EXCERPTED RECORDS:
************

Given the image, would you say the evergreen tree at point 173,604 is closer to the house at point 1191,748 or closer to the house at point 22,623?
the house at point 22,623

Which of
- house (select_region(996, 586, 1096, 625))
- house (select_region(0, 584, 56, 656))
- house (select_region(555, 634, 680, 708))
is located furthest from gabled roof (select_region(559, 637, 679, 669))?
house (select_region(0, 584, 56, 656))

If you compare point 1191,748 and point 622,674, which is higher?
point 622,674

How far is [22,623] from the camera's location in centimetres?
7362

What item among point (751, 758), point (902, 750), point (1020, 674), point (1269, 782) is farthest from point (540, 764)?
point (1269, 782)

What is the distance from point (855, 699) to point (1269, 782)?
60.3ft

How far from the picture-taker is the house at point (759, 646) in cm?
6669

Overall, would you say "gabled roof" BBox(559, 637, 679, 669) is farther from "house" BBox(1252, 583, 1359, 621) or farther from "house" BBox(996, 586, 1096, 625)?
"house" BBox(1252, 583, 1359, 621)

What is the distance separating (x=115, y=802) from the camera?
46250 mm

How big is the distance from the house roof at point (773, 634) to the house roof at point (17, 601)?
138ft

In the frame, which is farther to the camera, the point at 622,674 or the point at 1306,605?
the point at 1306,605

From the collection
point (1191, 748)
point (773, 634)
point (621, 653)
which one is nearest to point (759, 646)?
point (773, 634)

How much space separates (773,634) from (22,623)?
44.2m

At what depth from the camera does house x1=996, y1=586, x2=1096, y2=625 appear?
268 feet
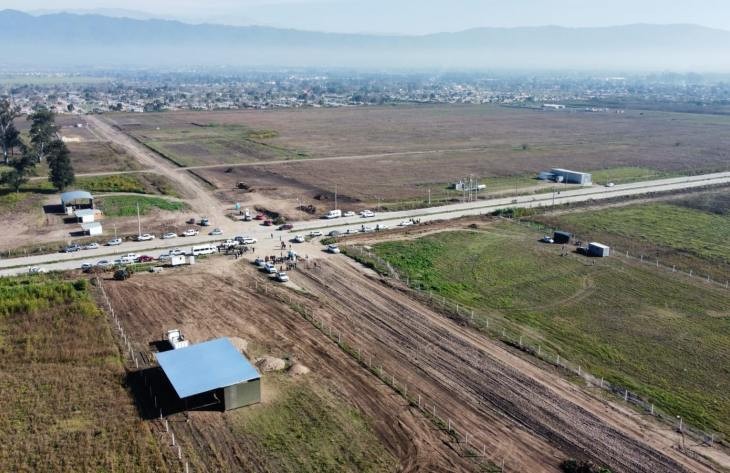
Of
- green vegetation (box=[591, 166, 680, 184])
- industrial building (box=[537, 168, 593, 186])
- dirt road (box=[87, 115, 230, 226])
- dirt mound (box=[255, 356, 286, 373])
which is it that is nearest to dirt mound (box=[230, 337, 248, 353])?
dirt mound (box=[255, 356, 286, 373])

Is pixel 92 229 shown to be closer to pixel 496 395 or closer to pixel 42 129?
pixel 42 129

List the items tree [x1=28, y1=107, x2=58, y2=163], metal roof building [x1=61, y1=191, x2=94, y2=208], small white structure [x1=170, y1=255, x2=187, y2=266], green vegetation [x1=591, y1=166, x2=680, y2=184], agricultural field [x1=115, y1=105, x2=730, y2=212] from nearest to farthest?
1. small white structure [x1=170, y1=255, x2=187, y2=266]
2. metal roof building [x1=61, y1=191, x2=94, y2=208]
3. agricultural field [x1=115, y1=105, x2=730, y2=212]
4. green vegetation [x1=591, y1=166, x2=680, y2=184]
5. tree [x1=28, y1=107, x2=58, y2=163]

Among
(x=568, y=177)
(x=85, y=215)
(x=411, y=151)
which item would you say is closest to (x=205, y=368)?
(x=85, y=215)

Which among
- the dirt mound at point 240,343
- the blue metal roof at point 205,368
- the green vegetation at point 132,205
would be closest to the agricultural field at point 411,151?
the green vegetation at point 132,205

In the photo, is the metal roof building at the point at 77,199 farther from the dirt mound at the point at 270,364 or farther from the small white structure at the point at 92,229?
the dirt mound at the point at 270,364

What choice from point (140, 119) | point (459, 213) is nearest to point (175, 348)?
point (459, 213)

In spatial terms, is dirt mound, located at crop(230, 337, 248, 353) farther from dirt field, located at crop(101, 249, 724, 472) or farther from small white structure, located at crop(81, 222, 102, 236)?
small white structure, located at crop(81, 222, 102, 236)

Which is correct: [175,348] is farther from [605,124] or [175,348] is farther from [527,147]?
[605,124]
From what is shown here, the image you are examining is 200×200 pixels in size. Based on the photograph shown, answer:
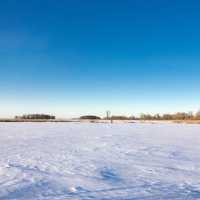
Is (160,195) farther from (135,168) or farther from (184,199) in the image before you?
(135,168)

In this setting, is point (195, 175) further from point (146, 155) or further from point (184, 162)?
point (146, 155)

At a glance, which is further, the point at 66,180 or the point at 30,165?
the point at 30,165

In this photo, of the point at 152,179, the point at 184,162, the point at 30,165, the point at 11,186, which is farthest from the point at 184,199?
the point at 30,165

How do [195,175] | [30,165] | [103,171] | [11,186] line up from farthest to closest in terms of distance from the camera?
[30,165]
[103,171]
[195,175]
[11,186]

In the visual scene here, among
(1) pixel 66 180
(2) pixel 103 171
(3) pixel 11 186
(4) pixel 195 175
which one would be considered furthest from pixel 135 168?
(3) pixel 11 186

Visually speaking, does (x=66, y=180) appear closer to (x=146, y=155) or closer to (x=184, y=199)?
(x=184, y=199)

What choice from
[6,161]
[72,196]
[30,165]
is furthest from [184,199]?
[6,161]

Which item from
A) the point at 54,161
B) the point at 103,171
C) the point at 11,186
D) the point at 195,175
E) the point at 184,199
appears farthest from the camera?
the point at 54,161

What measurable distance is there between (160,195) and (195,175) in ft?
5.11

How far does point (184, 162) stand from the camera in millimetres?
6223

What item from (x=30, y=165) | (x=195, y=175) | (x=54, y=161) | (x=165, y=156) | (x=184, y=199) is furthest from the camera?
(x=165, y=156)

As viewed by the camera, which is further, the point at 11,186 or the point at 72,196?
the point at 11,186

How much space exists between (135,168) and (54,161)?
1.90 meters

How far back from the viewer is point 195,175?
4.85 m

************

WHAT IS BEING ASKED:
Rewrite all of the material above with "picture-taker" changed to "photographer" and everything else left as it is. Leave the pictures out.

TASK ANSWER:
Given the image, would you say the evergreen tree at point 173,604 is closer to the house at point 1191,748 or closer to the house at point 22,623?
the house at point 22,623

Which of
- house (select_region(996, 586, 1096, 625))
- house (select_region(0, 584, 56, 656))
- house (select_region(555, 634, 680, 708))
is located furthest from gabled roof (select_region(559, 637, 679, 669))?
house (select_region(0, 584, 56, 656))

If you compare point 1191,748 and point 622,674, which is higher?
point 622,674

How far is [22,623] from the camera's location in centimetres?
7362

What item among point (751, 758), point (902, 750), point (1020, 674), point (1269, 782) is farthest from point (540, 764)?
point (1269, 782)

What is the distance from point (855, 699) to point (1269, 782)?
60.3ft

How far from the photographer is the house at point (759, 646) in cm?
6669

Overall, would you say "gabled roof" BBox(559, 637, 679, 669) is farther from "house" BBox(1252, 583, 1359, 621) or farther from "house" BBox(996, 586, 1096, 625)?
"house" BBox(1252, 583, 1359, 621)

What is the distance separating (x=115, y=802) from the camera?
46250 mm

How big is the distance from the house roof at point (773, 634) to the house roof at point (17, 601)?
138ft

In the frame, which is farther to the camera, the point at 622,674 or the point at 1306,605?
the point at 1306,605

From the collection
point (1191, 748)
point (773, 634)
point (621, 653)
which one is nearest to point (759, 646)?
point (773, 634)

How much space separates (773,634) from (22,623)?
44.2m

At what depth from the camera does house x1=996, y1=586, x2=1096, y2=625 appear?
268 feet
Of
- green vegetation (box=[591, 166, 680, 184])
- industrial building (box=[537, 168, 593, 186])
- dirt road (box=[87, 115, 230, 226])
- dirt mound (box=[255, 356, 286, 373])
which is it that is nearest to dirt mound (box=[230, 337, 248, 353])?
dirt mound (box=[255, 356, 286, 373])

Is pixel 92 229 shown to be closer to pixel 496 395 or closer to pixel 42 129?
pixel 42 129

List the items tree [x1=28, y1=107, x2=58, y2=163], metal roof building [x1=61, y1=191, x2=94, y2=208], small white structure [x1=170, y1=255, x2=187, y2=266], green vegetation [x1=591, y1=166, x2=680, y2=184], agricultural field [x1=115, y1=105, x2=730, y2=212] from nearest to farthest?
1. small white structure [x1=170, y1=255, x2=187, y2=266]
2. metal roof building [x1=61, y1=191, x2=94, y2=208]
3. agricultural field [x1=115, y1=105, x2=730, y2=212]
4. green vegetation [x1=591, y1=166, x2=680, y2=184]
5. tree [x1=28, y1=107, x2=58, y2=163]

Among
(x=568, y=177)
(x=85, y=215)
(x=411, y=151)
which item would you say is closest to (x=205, y=368)?
(x=85, y=215)

Which among
- the dirt mound at point 240,343
- the blue metal roof at point 205,368
- the green vegetation at point 132,205
would be closest to the agricultural field at point 411,151?
the green vegetation at point 132,205

In the photo, is the metal roof building at the point at 77,199 farther from the dirt mound at the point at 270,364 or farther from the small white structure at the point at 92,229?
the dirt mound at the point at 270,364

What choice from point (140, 119) | point (459, 213) is nearest to point (175, 348)?
point (459, 213)

In spatial terms, is dirt mound, located at crop(230, 337, 248, 353) farther from dirt field, located at crop(101, 249, 724, 472) or farther from small white structure, located at crop(81, 222, 102, 236)?
small white structure, located at crop(81, 222, 102, 236)

Which is correct: [175,348] is farther from [605,124] or [175,348] is farther from [527,147]?
[605,124]
From what is shown here, the image you are examining is 200×200 pixels in size. Based on the photograph shown, answer:
Is (160,195) farther from (135,168) or farther from (184,199) in the image before you?
(135,168)

In this setting, is point (195, 175) further from point (146, 155) or further from point (184, 162)?
point (146, 155)

At a glance, which is further, the point at 66,180 or the point at 30,165?
the point at 30,165

In this photo, of the point at 152,179, the point at 184,162, the point at 30,165, the point at 11,186, which is farthest from the point at 184,199?
the point at 30,165

How do [195,175] | [30,165] | [103,171] | [11,186] line up from farthest to closest in terms of distance from the camera?
[30,165]
[103,171]
[195,175]
[11,186]

In the visual scene here, among
(1) pixel 66 180
(2) pixel 103 171
(3) pixel 11 186
(4) pixel 195 175
which one would be considered furthest from pixel 135 168?
(3) pixel 11 186

Visually speaking, does (x=66, y=180) appear closer to (x=146, y=155) or closer to (x=184, y=199)?
(x=184, y=199)

What choice from
[6,161]
[72,196]
[30,165]
is furthest from [184,199]?
[6,161]

Which item from
A) the point at 54,161
B) the point at 103,171
C) the point at 11,186
D) the point at 195,175
E) the point at 184,199
appears farthest from the camera?
the point at 54,161

What measurable distance is there between (160,195) and (195,175) in ft?
5.11

How far does point (184, 162) stand from the camera in millimetres?
6223

What item from (x=30, y=165) | (x=195, y=175) | (x=54, y=161) | (x=165, y=156) | (x=184, y=199) is furthest from the camera?
(x=165, y=156)

As viewed by the camera, which is further, the point at 11,186 or the point at 72,196?
the point at 11,186

How much space exists between (135,168) and (54,161)?
1.90 meters

How far back from the viewer is point 195,175?
4.85 m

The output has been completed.